Não sou especialista em comportamento humano. O que está sendo dito aqui não são nada mais do que observações primárias de um espectador do cotidiano que o envolve. Quando eu comecei a ver o comportamento de mulheres com os tais bebês reborn, tanto nas redes sociais como nos sites de notícias, eu, a princípio, tomei isso como mais uma peça de marketing para a divulgação de um produto - que, diga-se de passagem, não é barato - e como mais uma das chamadas trends, tendências que de vez em quando surgem nas redes sociais e às quais muitos de seus usuários aderem e copiam com o intuito de ficarem na crista da onda e, por conseguinte, ganharem um montão de likes, curtidas e comentários e, assim, fazer a engrenagem da fortuna girar e a felicidade monetária brilhar intensa e duradouramente.
Acontece que, não demorou muito, eu comecei a duvidar que a suposta tendência e onda bebê reborn fosse somente uma peça de marketing de um lucrativo comércio; e eu disse assim de mim para mim: "Se isso forem meras peças de propaganda, essas mulheres que atuam nelas são muito boas atrizes". Foi a partir desse momento e dada a relevância com que esse negócio começou a ser tratado por veículos noticiosos e de entretenimento, que outras questões me chegaram. A saber: será que essas mães de bebês reborn estão sofrendo de algum problema psicológico ou distúrbio psiquiátrico? Será que elas são mulheres que tiveram algum trauma sexual, que perderam seus filhos ou não querem ou não podem engravidar? Será que elas sofreram desilusões amorosas e/ou agressões físicas de seus maridos, namorados e companheiros numa sociedade tão misógina e feminicida como é a nossa e abdicaram da possibilidade de uma maternidade, digamos, natural? Será que essas mulheres estão somente brincando de bonecas e colecionando tais brinquedos caros - existem inúmeros colecionadores, homens e mulheres, de bonecas Barbie, por exemplo -? Ou será, simplesmente, que os bebês reborn não passam de mais um modismo como aqueles famigerados tamagotchis - uma espécie de animaizinhos virtuais que deveriam ser bem cuidados e alimentados, se não eles morriam - que fizeram um tremendo sucesso na segunda metade da década de 1990?

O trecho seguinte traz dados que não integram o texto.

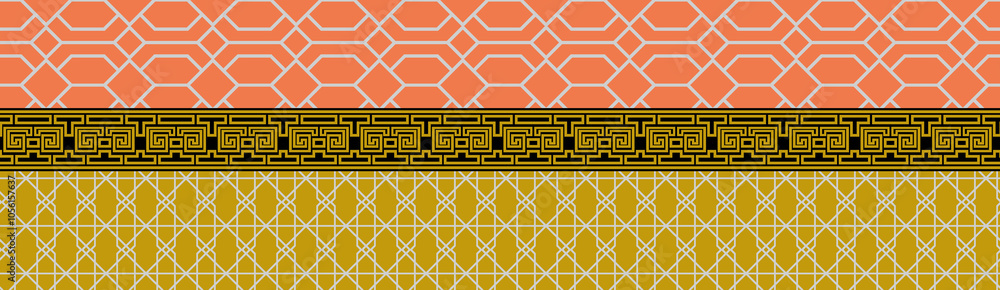 seamless beautiful wallpaper cards border design floral leaf vintage ornament Victorian geometric ethnic print paisley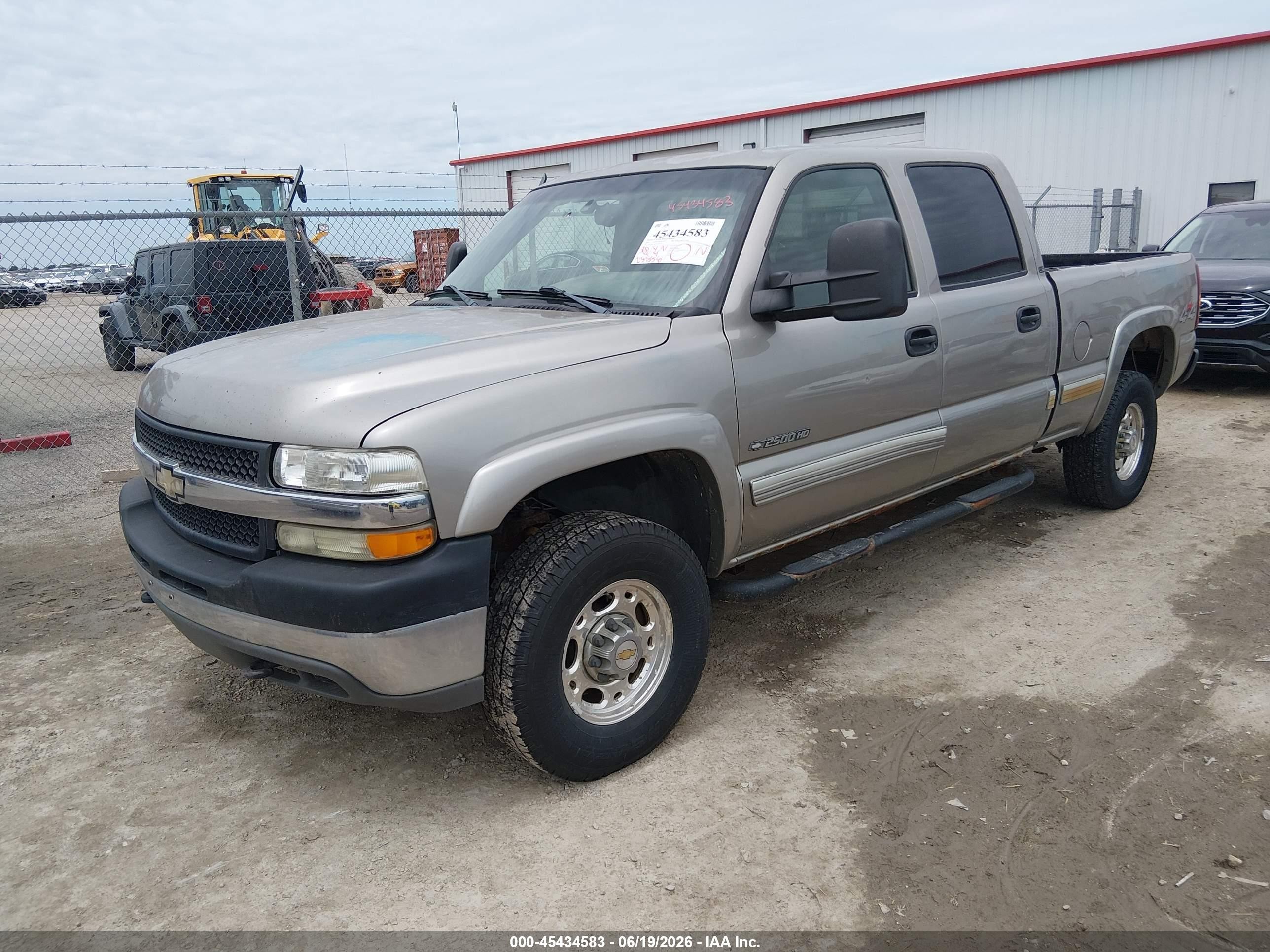 2002 Chevrolet Silverado 2500hd Ls Silver vin: 1GCHK23U52F106421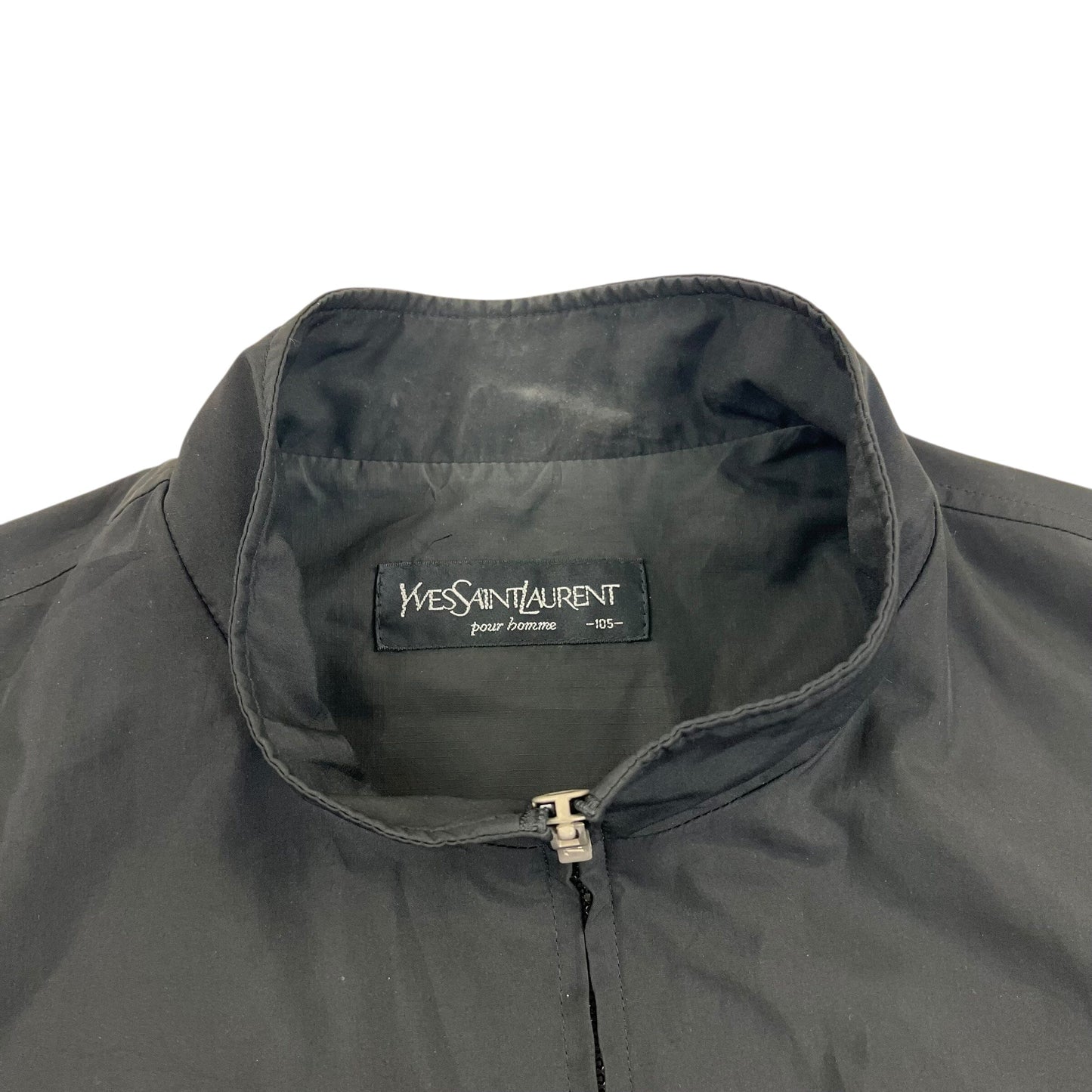 YSL Yves Saint Laurent Windbreaker Jacket - XL Windbreakers Yves Saint Laurent coat outerwear pufferseason second hand vintage shop österreich germany deutschland angebot daunenjacke winterjacke jacke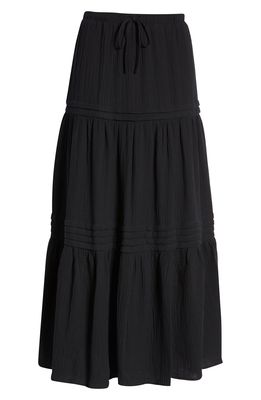 Charlie Holiday Monica Cotton Maxi Skirt in Black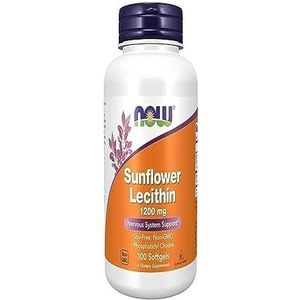NU Zonnebloem Lecithine 1200mg Non-GMO 100 Softgels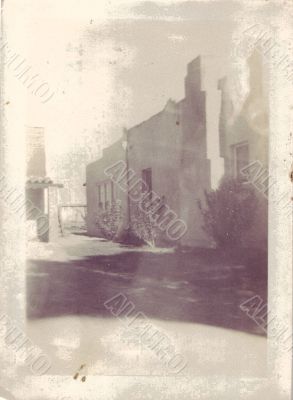 Mexico Fortress 1890 Antique Photograph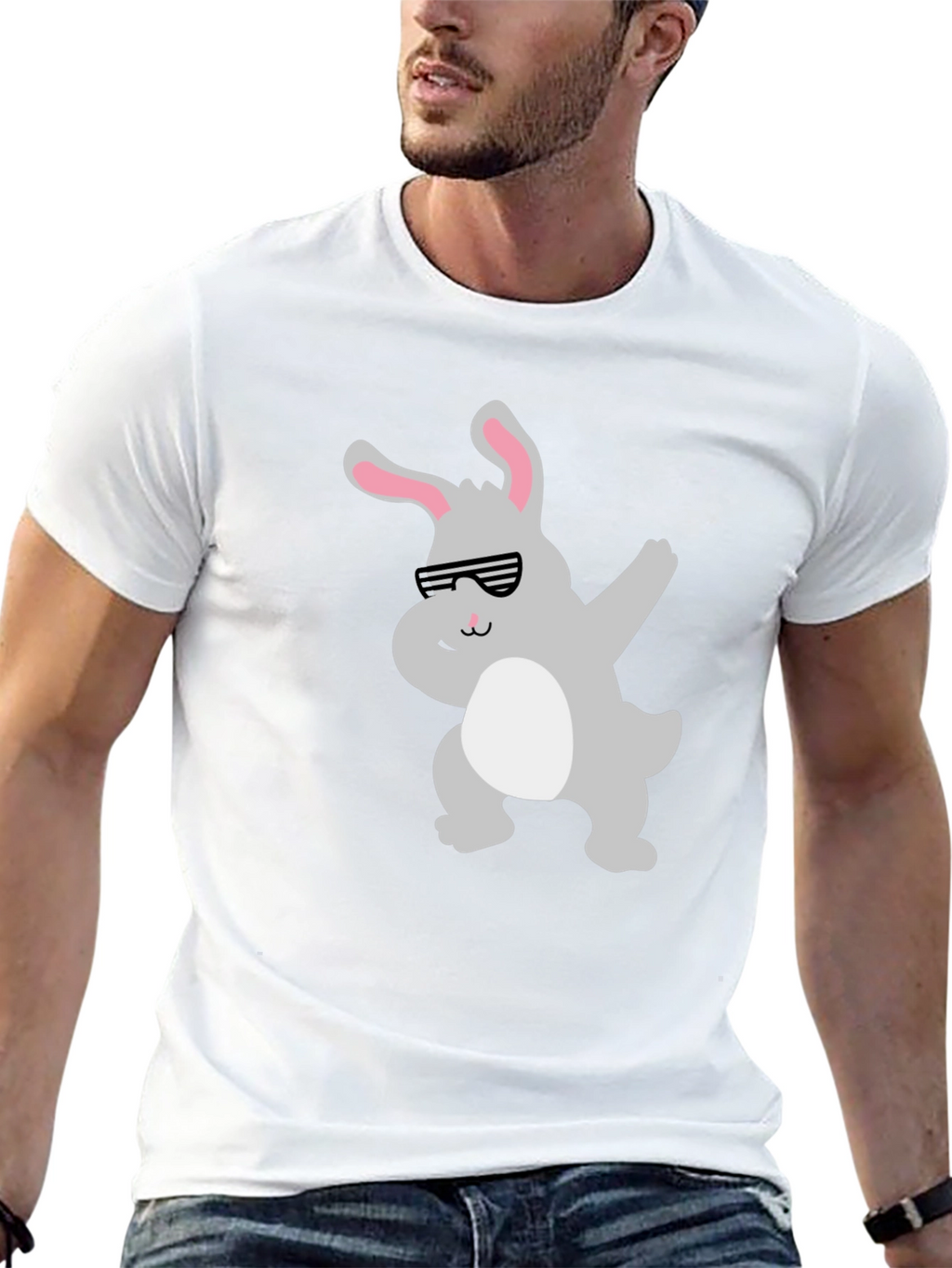 Cool Dabbing Bunny T-Shirt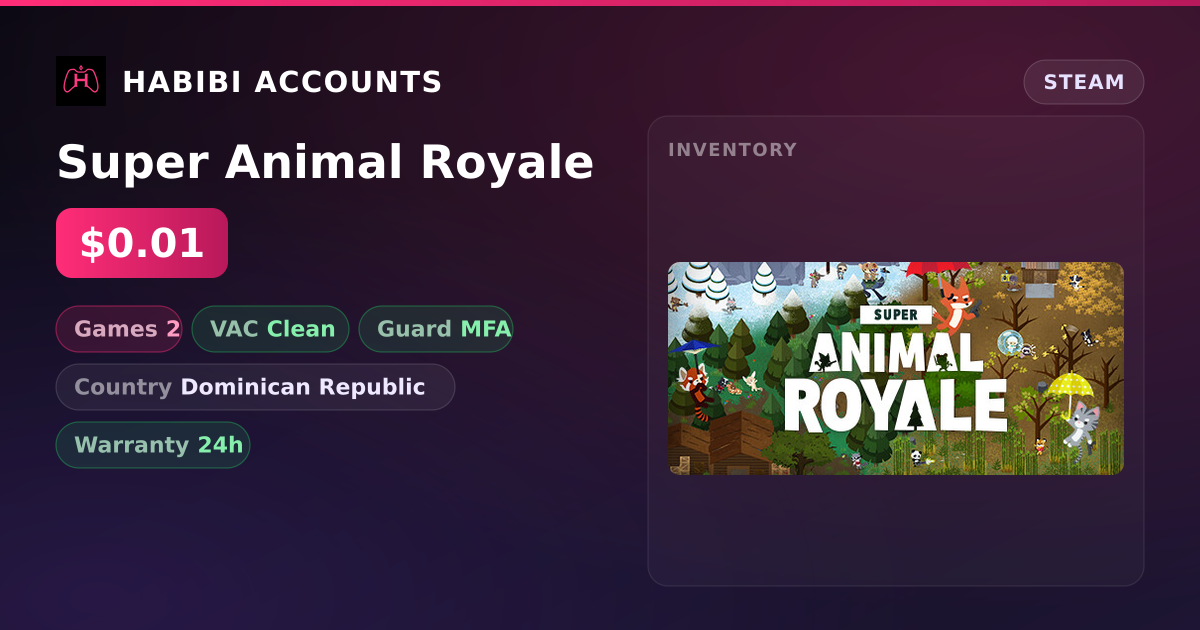 Super Animal Royale — HabibiAccounts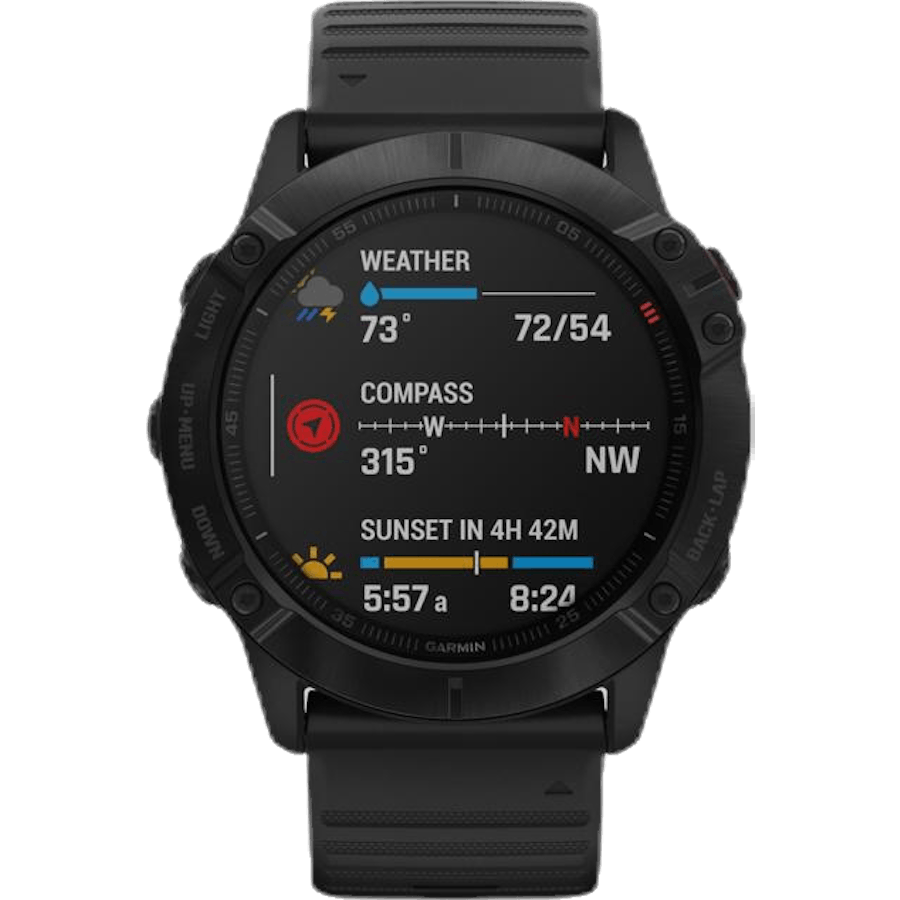Fenix 6 X Pro Solar Black/Grey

Seja o que isso for, o caso desses bebês reborn inevitavelmente me trouxe à lembrança uma canção composta pelo Léo Jaime que foi lançada pelo Eduardo Dusek, em 1982, chamada "Rock das cachorras", cujos versos "Troque seu cachorro por uma criança pobre/Sem parente, sem carinho, sem rango, sem cobre/Deixe na história de sua vida uma notícia nobre" permanecem tão contundentes e atuais numa sociedade que, ao mesmo tempo que exacerbou sua relação com animais de estimação, ao ponto de tentar humanizá-los, colocando roupas neles e fazendo até festinhas de aniversário para eles, por outro lado, condena e persegue pessoas, como o Padre Júlio Lancellotti, que saem às ruas para cuidar de "bichos humanos", como o do poema "O bicho", de Manuel Bandeira, que ele viu "Na imundície do pátio catando comida entre os detritos" e que parte da sociedade ignora e/ou faz de conta que não existem.
Talvez os bebês reborn e as suas tão dedicadas, zelosas e amorosas mães sejam muito mais do que peças integrantes de um negócio muito lucrativo. Daquilo que eu sei - repetindo os versos da bela canção do Ivan Lins e do Vítor Martins - nem tudo me deu certeza, mas me levou a acreditar que, para enfrentar os desafios cotidianos e suportar os fardos da vida, há quem recorra a variadas drogas e múltiplos remédios, mesmo sabendo, de antemão, de seus potenciais destrutivos e/ou de seus efeitos placebo.